Which is the wrong wine direction, and how would you know that it’s “wrong”?
Promptly timed for my return to New York Wine City (NYWC) today the weather turned grey and wintry. It seems a bit early for that seasonal twist – for example, I remember how outrageously warm it was here on December 8th 2012 – but it doesn’t really bother me, because tomorrow evening I’ll be flying to one of the warmest places in the country for a five day Gonzo Wine Adventure. Let’s face it, here in NYWC almost nobody thinks about Arizona when it comes to wine. Seen from the perspective of this self-consciously cosmopolitan metropolis AZ is one of the wrong wine places. The fact that New Jersey also falls into this category, proves that AZ’s fate isn’t directly the result of its physical remoteness from NYWC. Instead, it has to do with the fact the wine growing regions, along with many other things in our world, is subject to hierarchical thinking. The somms, wine journalists, dealers and many consumers in NYWC, like everywhere else wine is drunk, have a mental A-list of wine growing regions that are cool, also a B-list of those that are OK, and also a C-list of those which don’t count and who’s wines rarely, if ever, get taken seriously.
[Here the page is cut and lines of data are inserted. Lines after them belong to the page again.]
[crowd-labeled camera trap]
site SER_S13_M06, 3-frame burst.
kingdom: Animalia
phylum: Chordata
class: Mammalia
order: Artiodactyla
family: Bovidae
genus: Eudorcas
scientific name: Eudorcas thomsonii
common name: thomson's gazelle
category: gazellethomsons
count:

The reason for AZ being firmly on the C-list is that so far nothing dramatic ever happened that lifted its wines out of the mist of obscurity and on to the B-list. I don’t even think the involvement of Maynard James Kennen of the band Tool has done more than raise a ripple, also because way too few people have tasted the wines from his Caduceus winery that won a bunch of prizes (including at the San Francisco International Wine Competition). To be frank I haven’t either. Then, there’s the cumulative effect of the daily TV and internet weather reports from Phoenix that suggest to many who aren’t familiar with AZ that the entire state is so fiery that the sun must burn every grape there to a cinder. The inability to think further than such simplistic assumptions is, of course, a fundamental human weakness. The problem with all this is that some NYWC wine pros simultaneously act in a way strongly influenced by those mental lists while promoting the virtues of wine democracy, that is of giving every wine the same chance on a level playing field. Of course, those positions are contradictory. But please don’t think that purpose of this message is to gripe about this situation (though that would be an understandable reaction). I’m observing all this, because it’s the background to the Gonzo Arizona Wine Adventure I’m about to depart upon. You need to know this in order to make full sense of what follows during the next days. WATCH THIS SPACE!
PS I rarely go on press trips, but this is one. My flights, accommodation and food will be paid for by a loose affiliation of Arizona wine producers which is being dubbed “A2Z”. Gonzo PR man David Furer has organized this press trip for them and his involvement is the reason I put aside my usual rejection of press trips and signed up. The list of other guests only seemed to confirm the rightness of this decision.